(What to work on)
Every entry here should be copied exactly.

(Dataset entries)
····················

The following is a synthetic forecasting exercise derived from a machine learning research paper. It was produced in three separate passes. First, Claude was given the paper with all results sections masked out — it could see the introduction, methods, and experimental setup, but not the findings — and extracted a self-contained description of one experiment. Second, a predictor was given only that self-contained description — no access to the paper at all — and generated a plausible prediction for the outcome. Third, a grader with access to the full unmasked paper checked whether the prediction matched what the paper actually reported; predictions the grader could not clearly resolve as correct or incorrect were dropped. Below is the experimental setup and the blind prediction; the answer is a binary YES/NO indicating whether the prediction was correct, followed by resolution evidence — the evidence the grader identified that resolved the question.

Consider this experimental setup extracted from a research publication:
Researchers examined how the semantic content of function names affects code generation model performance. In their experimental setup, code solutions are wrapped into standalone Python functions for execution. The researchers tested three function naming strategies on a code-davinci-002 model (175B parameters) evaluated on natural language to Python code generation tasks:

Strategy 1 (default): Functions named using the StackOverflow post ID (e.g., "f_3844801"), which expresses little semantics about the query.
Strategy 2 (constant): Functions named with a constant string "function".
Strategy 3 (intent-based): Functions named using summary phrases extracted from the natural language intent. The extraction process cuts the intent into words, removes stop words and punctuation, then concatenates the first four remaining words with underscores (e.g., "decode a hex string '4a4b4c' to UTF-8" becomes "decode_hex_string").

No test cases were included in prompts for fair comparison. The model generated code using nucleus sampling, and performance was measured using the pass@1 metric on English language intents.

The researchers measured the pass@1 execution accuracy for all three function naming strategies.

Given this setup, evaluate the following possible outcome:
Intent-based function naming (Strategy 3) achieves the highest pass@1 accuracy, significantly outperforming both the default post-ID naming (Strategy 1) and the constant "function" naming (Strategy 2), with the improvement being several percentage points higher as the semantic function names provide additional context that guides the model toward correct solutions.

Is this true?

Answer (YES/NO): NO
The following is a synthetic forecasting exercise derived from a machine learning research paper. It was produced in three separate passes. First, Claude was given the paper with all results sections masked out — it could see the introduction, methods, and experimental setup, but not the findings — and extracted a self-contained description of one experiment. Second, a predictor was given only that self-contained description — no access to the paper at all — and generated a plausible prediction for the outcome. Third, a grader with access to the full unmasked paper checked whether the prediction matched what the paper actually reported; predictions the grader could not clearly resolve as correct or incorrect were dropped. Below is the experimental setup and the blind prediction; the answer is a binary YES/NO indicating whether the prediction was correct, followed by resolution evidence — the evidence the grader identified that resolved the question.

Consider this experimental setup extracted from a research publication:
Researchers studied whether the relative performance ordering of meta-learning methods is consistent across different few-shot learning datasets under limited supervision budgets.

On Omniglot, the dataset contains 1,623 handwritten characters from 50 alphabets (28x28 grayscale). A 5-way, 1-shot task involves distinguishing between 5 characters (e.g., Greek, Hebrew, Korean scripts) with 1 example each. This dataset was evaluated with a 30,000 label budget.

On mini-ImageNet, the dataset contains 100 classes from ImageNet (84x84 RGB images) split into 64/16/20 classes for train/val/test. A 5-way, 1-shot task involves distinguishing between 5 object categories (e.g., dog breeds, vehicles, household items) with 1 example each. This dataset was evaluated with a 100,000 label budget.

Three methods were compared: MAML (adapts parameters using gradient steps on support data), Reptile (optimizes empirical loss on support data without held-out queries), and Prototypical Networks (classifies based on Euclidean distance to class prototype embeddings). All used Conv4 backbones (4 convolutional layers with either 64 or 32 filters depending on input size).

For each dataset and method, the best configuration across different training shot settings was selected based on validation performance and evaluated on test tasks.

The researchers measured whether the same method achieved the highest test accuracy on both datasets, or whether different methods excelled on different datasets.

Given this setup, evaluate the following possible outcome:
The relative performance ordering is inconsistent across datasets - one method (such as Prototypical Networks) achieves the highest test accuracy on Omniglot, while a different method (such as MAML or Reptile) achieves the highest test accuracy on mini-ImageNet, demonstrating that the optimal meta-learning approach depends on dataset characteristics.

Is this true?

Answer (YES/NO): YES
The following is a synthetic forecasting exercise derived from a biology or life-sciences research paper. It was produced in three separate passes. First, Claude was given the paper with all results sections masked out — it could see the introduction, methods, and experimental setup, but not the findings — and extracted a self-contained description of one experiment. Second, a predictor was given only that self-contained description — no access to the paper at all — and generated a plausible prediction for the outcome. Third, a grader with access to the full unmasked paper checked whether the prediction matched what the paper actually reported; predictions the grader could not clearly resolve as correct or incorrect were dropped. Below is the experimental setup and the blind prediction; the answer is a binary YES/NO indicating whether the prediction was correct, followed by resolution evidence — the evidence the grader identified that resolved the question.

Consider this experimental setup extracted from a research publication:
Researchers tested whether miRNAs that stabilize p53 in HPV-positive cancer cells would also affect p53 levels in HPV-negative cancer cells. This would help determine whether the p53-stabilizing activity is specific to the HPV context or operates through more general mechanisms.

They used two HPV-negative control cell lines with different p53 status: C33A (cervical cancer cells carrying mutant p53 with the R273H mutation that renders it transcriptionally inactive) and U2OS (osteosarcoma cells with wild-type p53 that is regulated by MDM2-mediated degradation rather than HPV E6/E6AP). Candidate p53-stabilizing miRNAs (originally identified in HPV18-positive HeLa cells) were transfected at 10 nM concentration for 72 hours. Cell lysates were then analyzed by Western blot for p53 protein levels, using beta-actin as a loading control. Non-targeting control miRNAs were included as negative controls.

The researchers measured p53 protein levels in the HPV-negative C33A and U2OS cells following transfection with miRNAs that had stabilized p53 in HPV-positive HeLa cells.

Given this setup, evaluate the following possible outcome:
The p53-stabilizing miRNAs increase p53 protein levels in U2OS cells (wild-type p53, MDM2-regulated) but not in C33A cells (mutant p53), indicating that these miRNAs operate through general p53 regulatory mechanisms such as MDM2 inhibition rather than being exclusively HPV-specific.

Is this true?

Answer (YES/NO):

····················

(Answer space)
The following is a synthetic forecasting exercise derived from a machine learning research paper. It was produced in three separate passes. First, Claude was given the paper with all results sections masked out — it could see the introduction, methods, and experimental setup, but not the findings — and extracted a self-contained description of one experiment. Second, a predictor was given only that self-contained description — no access to the paper at all — and generated a plausible prediction for the outcome. Third, a grader with access to the full unmasked paper checked whether the prediction matched what the paper actually reported; predictions the grader could not clearly resolve as correct or incorrect were dropped. Below is the experimental setup and the blind prediction; the answer is a binary YES/NO indicating whether the prediction was correct, followed by resolution evidence — the evidence the grader identified that resolved the question.

Consider this experimental setup extracted from a research publication:
Researchers examined how the semantic content of function names affects code generation model performance. In their experimental setup, code solutions are wrapped into standalone Python functions for execution. The researchers tested three function naming strategies on a code-davinci-002 model (175B parameters) evaluated on natural language to Python code generation tasks:

Strategy 1 (default): Functions named using the StackOverflow post ID (e.g., "f_3844801"), which expresses little semantics about the query.
Strategy 2 (constant): Functions named with a constant string "function".
Strategy 3 (intent-based): Functions named using summary phrases extracted from the natural language intent. The extraction process cuts the intent into words, removes stop words and punctuation, then concatenates the first four remaining words with underscores (e.g., "decode a hex string '4a4b4c' to UTF-8" becomes "decode_hex_string").

No test cases were included in prompts for fair comparison. The model generated code using nucleus sampling, and performance was measured using the pass@1 metric on English language intents.

The researchers measured the pass@1 execution accuracy for all three function naming strategies.

Given this setup, evaluate the following possible outcome:
Intent-based function naming (Strategy 3) achieves the highest pass@1 accuracy, significantly outperforming both the default post-ID naming (Strategy 1) and the constant "function" naming (Strategy 2), with the improvement being several percentage points higher as the semantic function names provide additional context that guides the model toward correct solutions.

Is this true?

Answer (YES/NO): NO
The following is a synthetic forecasting exercise derived from a machine learning research paper. It was produced in three separate passes. First, Claude was given the paper with all results sections masked out — it could see the introduction, methods, and experimental setup, but not the findings — and extracted a self-contained description of one experiment. Second, a predictor was given only that self-contained description — no access to the paper at all — and generated a plausible prediction for the outcome. Third, a grader with access to the full unmasked paper checked whether the prediction matched what the paper actually reported; predictions the grader could not clearly resolve as correct or incorrect were dropped. Below is the experimental setup and the blind prediction; the answer is a binary YES/NO indicating whether the prediction was correct, followed by resolution evidence — the evidence the grader identified that resolved the question.

Consider this experimental setup extracted from a research publication:
Researchers studied whether the relative performance ordering of meta-learning methods is consistent across different few-shot learning datasets under limited supervision budgets.

On Omniglot, the dataset contains 1,623 handwritten characters from 50 alphabets (28x28 grayscale). A 5-way, 1-shot task involves distinguishing between 5 characters (e.g., Greek, Hebrew, Korean scripts) with 1 example each. This dataset was evaluated with a 30,000 label budget.

On mini-ImageNet, the dataset contains 100 classes from ImageNet (84x84 RGB images) split into 64/16/20 classes for train/val/test. A 5-way, 1-shot task involves distinguishing between 5 object categories (e.g., dog breeds, vehicles, household items) with 1 example each. This dataset was evaluated with a 100,000 label budget.

Three methods were compared: MAML (adapts parameters using gradient steps on support data), Reptile (optimizes empirical loss on support data without held-out queries), and Prototypical Networks (classifies based on Euclidean distance to class prototype embeddings). All used Conv4 backbones (4 convolutional layers with either 64 or 32 filters depending on input size).

For each dataset and method, the best configuration across different training shot settings was selected based on validation performance and evaluated on test tasks.

The researchers measured whether the same method achieved the highest test accuracy on both datasets, or whether different methods excelled on different datasets.

Given this setup, evaluate the following possible outcome:
The relative performance ordering is inconsistent across datasets - one method (such as Prototypical Networks) achieves the highest test accuracy on Omniglot, while a different method (such as MAML or Reptile) achieves the highest test accuracy on mini-ImageNet, demonstrating that the optimal meta-learning approach depends on dataset characteristics.

Is this true?

Answer (YES/NO): YES
The following is a synthetic forecasting exercise derived from a biology or life-sciences research paper. It was produced in three separate passes. First, Claude was given the paper with all results sections masked out — it could see the introduction, methods, and experimental setup, but not the findings — and extracted a self-contained description of one experiment. Second, a predictor was given only that self-contained description — no access to the paper at all — and generated a plausible prediction for the outcome. Third, a grader with access to the full unmasked paper checked whether the prediction matched what the paper actually reported; predictions the grader could not clearly resolve as correct or incorrect were dropped. Below is the experimental setup and the blind prediction; the answer is a binary YES/NO indicating whether the prediction was correct, followed by resolution evidence — the evidence the grader identified that resolved the question.

Consider this experimental setup extracted from a research publication:
Researchers tested whether miRNAs that stabilize p53 in HPV-positive cancer cells would also affect p53 levels in HPV-negative cancer cells. This would help determine whether the p53-stabilizing activity is specific to the HPV context or operates through more general mechanisms.

They used two HPV-negative control cell lines with different p53 status: C33A (cervical cancer cells carrying mutant p53 with the R273H mutation that renders it transcriptionally inactive) and U2OS (osteosarcoma cells with wild-type p53 that is regulated by MDM2-mediated degradation rather than HPV E6/E6AP). Candidate p53-stabilizing miRNAs (originally identified in HPV18-positive HeLa cells) were transfected at 10 nM concentration for 72 hours. Cell lysates were then analyzed by Western blot for p53 protein levels, using beta-actin as a loading control. Non-targeting control miRNAs were included as negative controls.

The researchers measured p53 protein levels in the HPV-negative C33A and U2OS cells following transfection with miRNAs that had stabilized p53 in HPV-positive HeLa cells.

Given this setup, evaluate the following possible outcome:
The p53-stabilizing miRNAs increase p53 protein levels in U2OS cells (wild-type p53, MDM2-regulated) but not in C33A cells (mutant p53), indicating that these miRNAs operate through general p53 regulatory mechanisms such as MDM2 inhibition rather than being exclusively HPV-specific.

Is this true?

Answer (YES/NO):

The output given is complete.